● **DOCUMENT SEGMENT**:
============================================================

Nios® V/II Embedded Design Suite (EDS)
Support for Embedded Development Tools, Processors (SoCs and Nios® V/II processor), Embedded Development Suites (EDSs), Boot and Configuration, Operating Systems, C and C++
12627 Discussions

Synchronous SRAM - Instruction and Data memory

Altera_Forum
Honored Contributor II
2,071 Views

Hello, 

 

Has anyone implemented synchronous sram for Nios instruciton and data store (ie execute out of synch sram)? I'm sure it can be done, but I'm wondering about the performance hit for opening access, and non-sequential execution of instructions. The cache could play in here as far as actual performance. 

 

The avalon bus supports a feedback pin to indicate timing on the transfer. That is for transfers which are not always the same length. For example, the synch sram might take three cycles for an opening access, and then one cycle there-after (as long as the address are sequential). 

 

I am thinking that you will loose cycles in the "glue" that stitches the synch sram to the avalon bus, and thus make the performance not as good as the Asynchronous SRAM that is used on the Altera demo boards.  

 

Has anyone looked in detail at this? 

 

Thanks for any info. 

 

Eric Tauch
0 Kudos
11 Replies
Altera_Forum
Honored Contributor II
727 Views

I haven't done it yet, but I've got a Synchronous SRAM spec'd into the next spin of my board. After a few days of absorbing details, I decided on Synch SRAM with No Bus Latancy (NoBL also called Zero Bus Turnaround ZBT) with Flow-Through output. (as opposed to pipelined output)

============================================================

Items drawn from a dataset:
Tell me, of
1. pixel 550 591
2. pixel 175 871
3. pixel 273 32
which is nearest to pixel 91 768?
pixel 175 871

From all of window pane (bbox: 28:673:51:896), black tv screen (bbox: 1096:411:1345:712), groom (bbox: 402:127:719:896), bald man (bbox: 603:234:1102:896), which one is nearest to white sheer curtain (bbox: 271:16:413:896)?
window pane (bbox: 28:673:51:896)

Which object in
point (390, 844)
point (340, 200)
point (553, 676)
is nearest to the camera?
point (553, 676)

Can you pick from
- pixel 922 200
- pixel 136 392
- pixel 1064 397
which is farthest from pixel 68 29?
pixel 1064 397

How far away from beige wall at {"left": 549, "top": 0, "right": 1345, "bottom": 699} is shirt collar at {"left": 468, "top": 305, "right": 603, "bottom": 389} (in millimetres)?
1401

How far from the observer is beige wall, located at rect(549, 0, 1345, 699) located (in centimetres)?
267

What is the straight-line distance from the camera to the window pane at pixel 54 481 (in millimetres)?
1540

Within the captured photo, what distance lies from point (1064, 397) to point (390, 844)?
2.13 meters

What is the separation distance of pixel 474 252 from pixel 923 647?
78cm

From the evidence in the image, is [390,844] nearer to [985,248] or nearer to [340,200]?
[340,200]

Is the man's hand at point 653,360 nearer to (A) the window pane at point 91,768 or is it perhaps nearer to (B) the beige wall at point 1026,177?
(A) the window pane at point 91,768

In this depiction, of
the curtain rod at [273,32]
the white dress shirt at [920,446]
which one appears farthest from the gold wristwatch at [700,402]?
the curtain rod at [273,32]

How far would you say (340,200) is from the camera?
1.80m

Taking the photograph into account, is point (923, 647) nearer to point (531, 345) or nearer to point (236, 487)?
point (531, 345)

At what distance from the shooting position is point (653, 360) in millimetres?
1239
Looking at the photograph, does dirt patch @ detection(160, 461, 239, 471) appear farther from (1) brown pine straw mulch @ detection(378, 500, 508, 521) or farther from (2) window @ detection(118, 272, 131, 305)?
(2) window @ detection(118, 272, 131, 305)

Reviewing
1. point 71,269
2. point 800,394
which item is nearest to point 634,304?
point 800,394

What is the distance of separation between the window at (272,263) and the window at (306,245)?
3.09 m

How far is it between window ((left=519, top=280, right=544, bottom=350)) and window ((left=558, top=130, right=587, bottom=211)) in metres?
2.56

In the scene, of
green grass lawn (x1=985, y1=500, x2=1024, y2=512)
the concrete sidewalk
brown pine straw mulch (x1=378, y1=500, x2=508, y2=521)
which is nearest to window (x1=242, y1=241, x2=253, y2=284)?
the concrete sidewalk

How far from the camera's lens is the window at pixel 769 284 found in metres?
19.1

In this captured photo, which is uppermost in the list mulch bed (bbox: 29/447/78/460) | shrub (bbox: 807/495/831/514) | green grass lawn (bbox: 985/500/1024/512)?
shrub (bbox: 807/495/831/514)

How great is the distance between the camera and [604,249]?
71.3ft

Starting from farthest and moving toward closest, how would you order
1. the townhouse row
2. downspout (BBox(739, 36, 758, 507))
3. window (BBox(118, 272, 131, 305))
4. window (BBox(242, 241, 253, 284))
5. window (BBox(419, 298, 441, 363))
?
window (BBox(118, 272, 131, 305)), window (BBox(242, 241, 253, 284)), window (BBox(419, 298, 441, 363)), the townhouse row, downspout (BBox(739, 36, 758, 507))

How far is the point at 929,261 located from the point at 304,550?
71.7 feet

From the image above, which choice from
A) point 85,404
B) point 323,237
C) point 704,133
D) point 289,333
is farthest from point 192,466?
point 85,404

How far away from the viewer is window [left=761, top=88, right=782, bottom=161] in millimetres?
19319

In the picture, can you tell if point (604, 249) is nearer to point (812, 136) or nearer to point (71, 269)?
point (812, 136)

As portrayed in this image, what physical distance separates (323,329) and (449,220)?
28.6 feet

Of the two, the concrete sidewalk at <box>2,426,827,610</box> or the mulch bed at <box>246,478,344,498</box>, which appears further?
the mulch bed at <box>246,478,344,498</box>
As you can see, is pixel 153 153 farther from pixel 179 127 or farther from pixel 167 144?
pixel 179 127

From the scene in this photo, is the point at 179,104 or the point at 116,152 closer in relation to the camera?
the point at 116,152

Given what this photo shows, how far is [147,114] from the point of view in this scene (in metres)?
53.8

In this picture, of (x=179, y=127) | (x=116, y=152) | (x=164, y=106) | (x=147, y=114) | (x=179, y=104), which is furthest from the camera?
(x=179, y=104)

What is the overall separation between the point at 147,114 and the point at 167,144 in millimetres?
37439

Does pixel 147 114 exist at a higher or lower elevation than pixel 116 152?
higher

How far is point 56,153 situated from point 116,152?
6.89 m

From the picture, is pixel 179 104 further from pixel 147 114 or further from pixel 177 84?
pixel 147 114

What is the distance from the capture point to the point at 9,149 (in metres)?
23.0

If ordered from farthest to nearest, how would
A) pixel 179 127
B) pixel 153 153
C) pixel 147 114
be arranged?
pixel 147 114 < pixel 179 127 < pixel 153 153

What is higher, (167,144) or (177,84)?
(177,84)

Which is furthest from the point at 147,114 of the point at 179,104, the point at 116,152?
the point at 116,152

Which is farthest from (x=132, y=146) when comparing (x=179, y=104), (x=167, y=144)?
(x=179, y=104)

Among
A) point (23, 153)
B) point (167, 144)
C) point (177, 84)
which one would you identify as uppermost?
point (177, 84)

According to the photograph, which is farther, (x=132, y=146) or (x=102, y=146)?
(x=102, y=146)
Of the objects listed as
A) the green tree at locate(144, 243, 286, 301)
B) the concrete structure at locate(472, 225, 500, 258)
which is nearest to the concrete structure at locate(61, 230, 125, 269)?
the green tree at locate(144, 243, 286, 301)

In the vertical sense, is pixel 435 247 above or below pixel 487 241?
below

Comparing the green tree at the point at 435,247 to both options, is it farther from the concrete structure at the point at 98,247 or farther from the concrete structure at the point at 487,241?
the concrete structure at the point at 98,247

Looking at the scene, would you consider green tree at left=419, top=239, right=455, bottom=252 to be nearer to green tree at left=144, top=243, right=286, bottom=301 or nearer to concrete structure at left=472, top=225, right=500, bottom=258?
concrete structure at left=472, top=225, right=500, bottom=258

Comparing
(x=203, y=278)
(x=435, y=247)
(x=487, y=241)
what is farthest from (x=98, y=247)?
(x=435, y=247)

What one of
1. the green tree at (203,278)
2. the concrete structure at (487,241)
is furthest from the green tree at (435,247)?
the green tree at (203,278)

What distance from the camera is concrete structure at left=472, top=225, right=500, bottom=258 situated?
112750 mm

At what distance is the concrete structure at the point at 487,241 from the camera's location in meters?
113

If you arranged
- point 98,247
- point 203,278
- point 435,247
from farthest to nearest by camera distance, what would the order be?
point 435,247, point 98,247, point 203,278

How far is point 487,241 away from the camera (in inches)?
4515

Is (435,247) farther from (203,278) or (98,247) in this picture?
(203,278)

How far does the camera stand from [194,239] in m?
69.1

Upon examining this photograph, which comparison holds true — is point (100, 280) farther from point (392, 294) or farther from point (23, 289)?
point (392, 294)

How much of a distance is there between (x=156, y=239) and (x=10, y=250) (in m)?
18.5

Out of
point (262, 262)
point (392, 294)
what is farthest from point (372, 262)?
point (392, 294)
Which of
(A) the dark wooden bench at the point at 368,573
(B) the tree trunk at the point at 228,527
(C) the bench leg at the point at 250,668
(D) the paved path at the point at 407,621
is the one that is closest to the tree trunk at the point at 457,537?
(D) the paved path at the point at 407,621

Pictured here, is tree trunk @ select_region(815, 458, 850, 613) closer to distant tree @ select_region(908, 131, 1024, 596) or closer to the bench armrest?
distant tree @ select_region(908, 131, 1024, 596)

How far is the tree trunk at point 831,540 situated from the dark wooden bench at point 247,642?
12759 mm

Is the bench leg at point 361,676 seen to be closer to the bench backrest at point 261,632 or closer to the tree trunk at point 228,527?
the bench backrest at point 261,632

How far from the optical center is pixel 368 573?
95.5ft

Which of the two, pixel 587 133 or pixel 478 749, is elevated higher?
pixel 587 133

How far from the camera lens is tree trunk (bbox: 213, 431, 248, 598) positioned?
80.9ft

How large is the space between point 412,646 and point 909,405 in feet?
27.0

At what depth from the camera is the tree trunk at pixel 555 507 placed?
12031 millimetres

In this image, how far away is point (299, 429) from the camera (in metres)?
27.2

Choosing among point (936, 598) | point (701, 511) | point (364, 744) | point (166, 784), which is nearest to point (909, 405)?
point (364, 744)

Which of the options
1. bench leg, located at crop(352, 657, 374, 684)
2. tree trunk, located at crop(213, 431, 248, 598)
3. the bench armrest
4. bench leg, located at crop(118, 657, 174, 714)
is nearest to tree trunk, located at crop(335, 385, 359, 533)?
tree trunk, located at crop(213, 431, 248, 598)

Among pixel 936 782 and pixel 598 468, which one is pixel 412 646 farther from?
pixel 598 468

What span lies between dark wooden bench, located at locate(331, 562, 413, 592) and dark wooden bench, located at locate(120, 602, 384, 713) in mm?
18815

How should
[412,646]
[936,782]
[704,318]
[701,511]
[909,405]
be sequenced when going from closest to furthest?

============================================================

● **TASKS**:
(A) Write out the stretch of the synchronous SRAM thread from "Has anyone implemented" through "address are sequential).".
(B) Continue the synchronous SRAM thread from its last sentence onward.
The items are separate material, unconnected to the synchronous SRAM thread.

● **EXERCISE RESPONSES**:
(A)
Has anyone implemented synchronous sram for Nios instruciton and data store (ie execute out of synch sram)? I'm sure it can be done, but I'm wondering about the performance hit for opening access, and non-sequential execution of instructions. The cache could play in here as far as actual performance. 

 

The avalon bus supports a feedback pin to indicate timing on the transfer. That is for transfers which are not always the same length. For example, the synch sram might take three cycles for an opening access, and then one cycle there-after (as long as the address are sequential).

(B)
 

The ZBT is important if you're going to be switching between reading and writing often. (like moving memory within the same module) 

 

The Flow-Through is important as it presents data on every clock as opposed to pipeline that takes two clocks. In reality its almost a wash, because you can clock the pipelined chips almost twice as fast as the Flow-Through.  

 

You can of course make your controller latency aware and even take advantage of the SSRAM's Burst Modes, but in my case, I'm going to be using the ram for table lookups. This means the addresses will be presented in a random order so burst and I think pipelining won't do me any good. (plus I'd rather have a 100-133MHz bus vs. 250MHz bus for the same performance) 

 

FYI, I chose the Cypress CY7C1355B (256K x 36). It can clock upto 133MHz and is available from several sources for $15. 

 

I'm thinking I'll be able to setup fairly aggressive timing using IUL. 

 

Ken
0 Kudos
Altera_Forum
Honored Contributor II
727 Views

Thanks for your comments. 

 

So why do you want to use the synch ram for an implementation that is non-sequential? 

 

I guess cost could be a factor. 

 

An asynch at 10ns could give you 66MHz no wait state bus (rough numbers). Whereas a 133 synch running non sequential 

would take 3 clocks per access for 44MHz overall through-put. 

 

Just wondering what your reasons for the synch ram are.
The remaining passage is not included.